Sezione di testo =>

L’ondata di digitalizzazione causata dall’avvento della quarta rivoluzione industriale ha condotto a rinnovate implicazioni di policy. Tra le più accreditate, di cui si fa ad esempio portatore il “Rapporto Draghi”, c’è quella delle capacità digitali dei cittadini, oltre che il livello di intensità digitale delle imprese operanti nel mercato. Infatti, c’è l’assoluta convinzione tra gli esperti che gran parte della futura competitività delle economie globali passi proprio dalle competenze possedute in tema di gestione delle nuove tecnologie, quali ad esempio l’intelligenza artificiale e il quantum computing. Proprio in questa ottica, l’Unione europea ha fissato da una parte, mediante il cosiddetto digital decade, un set di obiettivi per i prossimi anni tra cui anche diversi nel campo delle capacità digitali, e dall’altra di un insieme di KPI che permettono un periodico monitoraggio circa lo stato di avanzamento degli obiettivi stessi.

Compito da svolgere => Nella sezione di testo sulla digitalizzazione, quali due strumenti ha fissato l'Unione europea in tema di capacità digitali?

Materiale di partenza =>
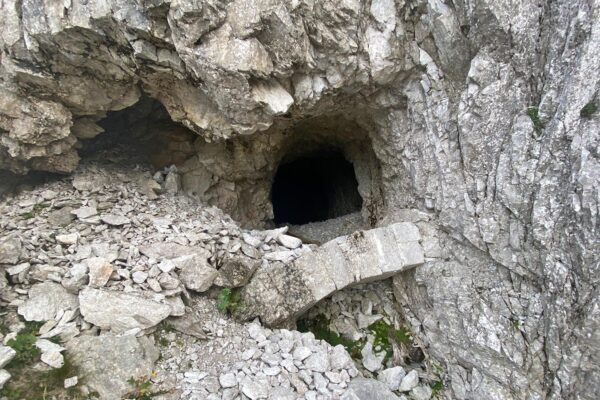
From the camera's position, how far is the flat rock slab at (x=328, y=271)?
22.0 feet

Risposta al compito => Un set di obiettivi per i prossimi anni, tramite il cosiddetto digital decade, e un insieme di KPI per il monitoraggio periodico del loro stato di avanzamento.